Jason Engwer continues whining.
His argument consists entirely of two points:
1. Apologetics ought to be based on "publicly verifiable" theological principles.
2. The GHM is "publicly verifiable."
Regarding (1), this is entirely based on his own peculiar standards for "publicly verifiable." Plenty of people agree with the apostolic succession being "publicly verifiable," as it is a matter of historical record that ecumenical councils were used to resolve theological disputes. Plenty of people reject the notion that the GHM is a limiting criterion on ascertaining apostolic theology (e.g., they accept natural theology, conciliar declarations, papal pronouncements, etc., as evidence of apostolic doctrine). So I simply reject his idiosyncratic criteria for public verifiability as meaningful or binding on anyone, and I think his demands that I provide evidence of "public verifiability" of the apostolic succession are ridiculous, as I have provided evidence that plenty of people would consider adequate for public verifiability. The fact my arguments aren't what Jason considers "publicly verifiable" means nothing unless Jason can prove that a reasonable person must meet his standard for public verifiability. So yes, the fact that earlier sources are more accurate at describing meaning of a text, for example, is not a publicly shared premise, because it asserts the GHM as a limiting criterion on ascertaining apostolic theology. This is exactly what I mean by the astrological method; it's not a commonly shared premise that the GHM is a limit on ascertaining apostolic theology, so it's an idiosyncratic use of a commonly-accepted method to use the GHM in this way.

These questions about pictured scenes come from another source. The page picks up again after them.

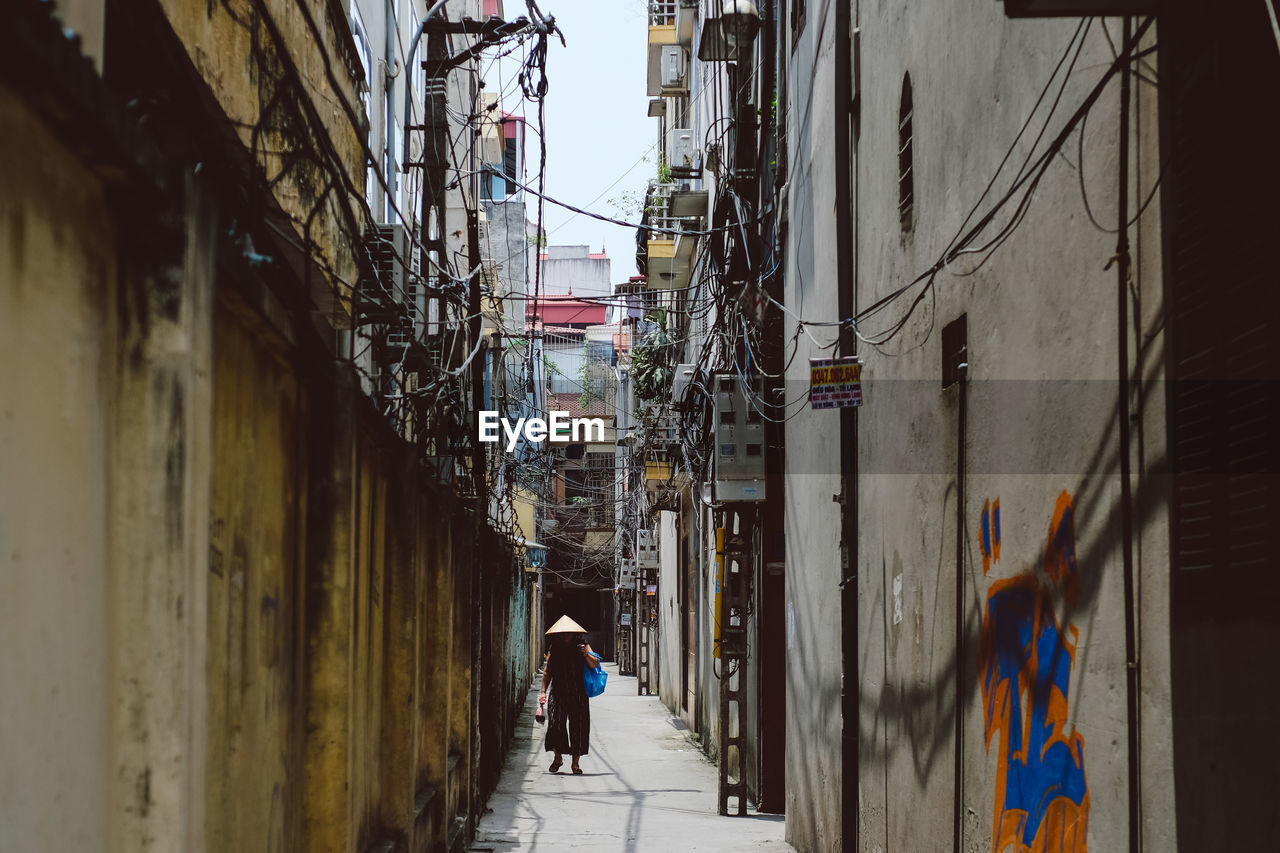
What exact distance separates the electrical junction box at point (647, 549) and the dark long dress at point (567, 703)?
19.5 m

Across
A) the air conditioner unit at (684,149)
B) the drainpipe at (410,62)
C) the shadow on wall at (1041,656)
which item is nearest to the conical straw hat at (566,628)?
the drainpipe at (410,62)

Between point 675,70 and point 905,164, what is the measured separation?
23.0 metres

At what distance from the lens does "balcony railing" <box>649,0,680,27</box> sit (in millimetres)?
34412

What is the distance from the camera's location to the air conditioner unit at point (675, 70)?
31.1 meters

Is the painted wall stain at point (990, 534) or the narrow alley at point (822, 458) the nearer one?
the narrow alley at point (822, 458)

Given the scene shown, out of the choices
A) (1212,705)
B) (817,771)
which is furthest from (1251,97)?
(817,771)

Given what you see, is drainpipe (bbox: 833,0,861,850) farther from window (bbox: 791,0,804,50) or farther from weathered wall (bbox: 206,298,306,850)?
weathered wall (bbox: 206,298,306,850)

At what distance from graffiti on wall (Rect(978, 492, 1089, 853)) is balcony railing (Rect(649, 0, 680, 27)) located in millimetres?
29494

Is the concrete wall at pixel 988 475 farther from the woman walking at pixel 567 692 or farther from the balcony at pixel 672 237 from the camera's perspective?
the balcony at pixel 672 237

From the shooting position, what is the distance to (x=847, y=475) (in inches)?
418

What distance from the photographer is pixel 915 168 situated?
341 inches

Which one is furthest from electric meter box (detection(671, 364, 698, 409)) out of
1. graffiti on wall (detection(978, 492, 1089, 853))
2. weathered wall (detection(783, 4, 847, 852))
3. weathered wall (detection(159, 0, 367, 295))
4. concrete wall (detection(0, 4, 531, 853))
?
concrete wall (detection(0, 4, 531, 853))

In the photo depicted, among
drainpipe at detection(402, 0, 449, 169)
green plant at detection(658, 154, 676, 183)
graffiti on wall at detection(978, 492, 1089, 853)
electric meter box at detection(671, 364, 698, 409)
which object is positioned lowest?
graffiti on wall at detection(978, 492, 1089, 853)

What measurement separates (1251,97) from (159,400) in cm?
337
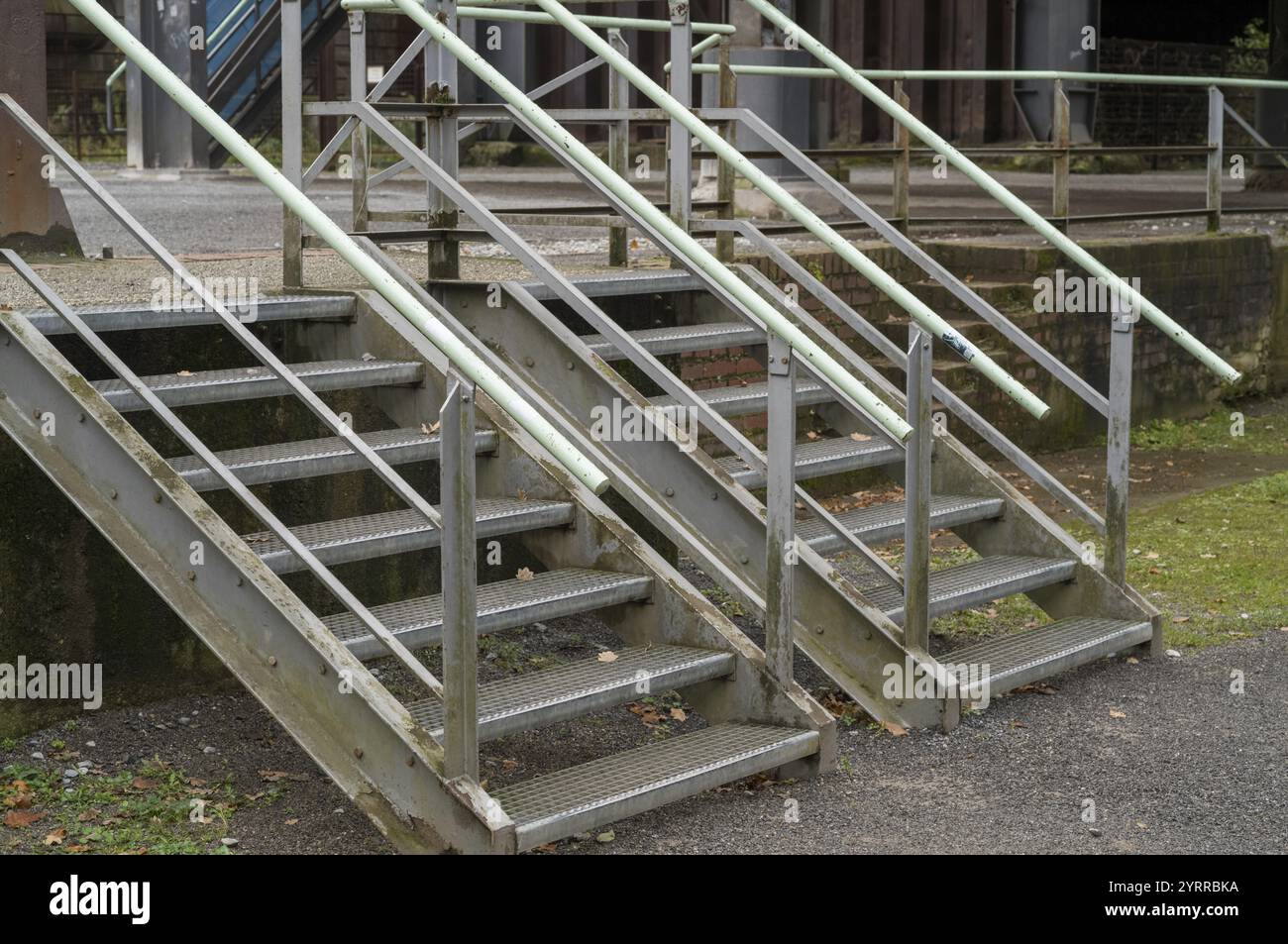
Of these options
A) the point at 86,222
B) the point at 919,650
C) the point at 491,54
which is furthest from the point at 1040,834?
the point at 491,54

Regarding (2), Jason has characterized my objection to his method as that it provides "insufficient certainty." This is only tangentially related to my objection. The point is that it has insufficient objective certainty to justify Jason's stance that only what is "ascertainable" is binding. What is "ascertainable" by the GHM is more or less bare possibility; beyond that, it is a subjective question as to what is "probable," "likely," and whatnot. Moreover, that determination also implicitly includes a determination on what counts as evidence for particular interpretations, and Jason's use of the GHM as a limiting factor excludes evidence that many people consider persuasive for meaning. My point is that he is imposing subjective, not objective, criteria as a binding limit on theological speculation, and that is unwarranted.
Regarding Scholarship 101, there are some very simple concepts I have in mind:
1. Evidence is cited for arguments, not conclusions. The corollary is that citing someone as evidence means that you agree with their conclusions and their reasons for the conclusions.
2. This means that if you don't know a person's reasons for a conclusion, you can't cite that person as evidence. Period. Full stop. If they don't say and you don't have any way to figure it out, you don't cite them unless you intend to make yourself a liar. You can't assume they agree with you; you have to verify it, because you are signing your name to the statement that the author agrees with your reasons.
3. Contrary to Jason's assertion, I never cite a source without a reasonable basis for thinking that I know why they are making the statement (if it's an older source, that always means that I have a qualified secondary source backing up my interpretation), and I never cite a source whose reasons for a conclusion contradict my own. If I do, please call me on it; it's culpable negligence.
4. With respect to Jason's particular situation, he has difficulty as a free-churcher because his view entails two assertions: first, justification by faith alone entails that baptismal regeneration is false, and second, that Scripture clearly and definitively teaches that baptismal regeneration is false and even anathematizes the belief. So when he cites an author for JBFA who also believes in some form of baptismal regeneration (as significant numbers of Lutherans, Anglicans, Presbyterians, the Magisterial Reformers, and virtually all the church fathers do), then he has a problem. He can argue that they are so wildly inconsistent in Biblical interpretation that they missed a clear and definitive teaching of Scripture but managed to get JBFA correct in his mind, which makes them a poor witness for whatever they do testify, assuming that they are being cited as witnesses for correct interpretation. Alternatively, he can argue that they teach his understanding of JBFA, which would simply be lying, as their reasons for thinking Paul teaches JBFA contradict Jason's own. Consequently, I can't fathom how credobaptists could ever credibly cite paedobaptists as evidence for their position on justification or vice versa, because they have contradictory reasons for believing what they believe about justification. Whether it's within the scope of "permissible differences" or not is irrelevant; the fact is that they are two mutually contradictory rationales for the conclusion.
So Jason can whine about his mistreatment at my hands as long as he likes, but whining will not persuade me that his arguments have more force than they do, and I'm sure it won't persuade anyone else either.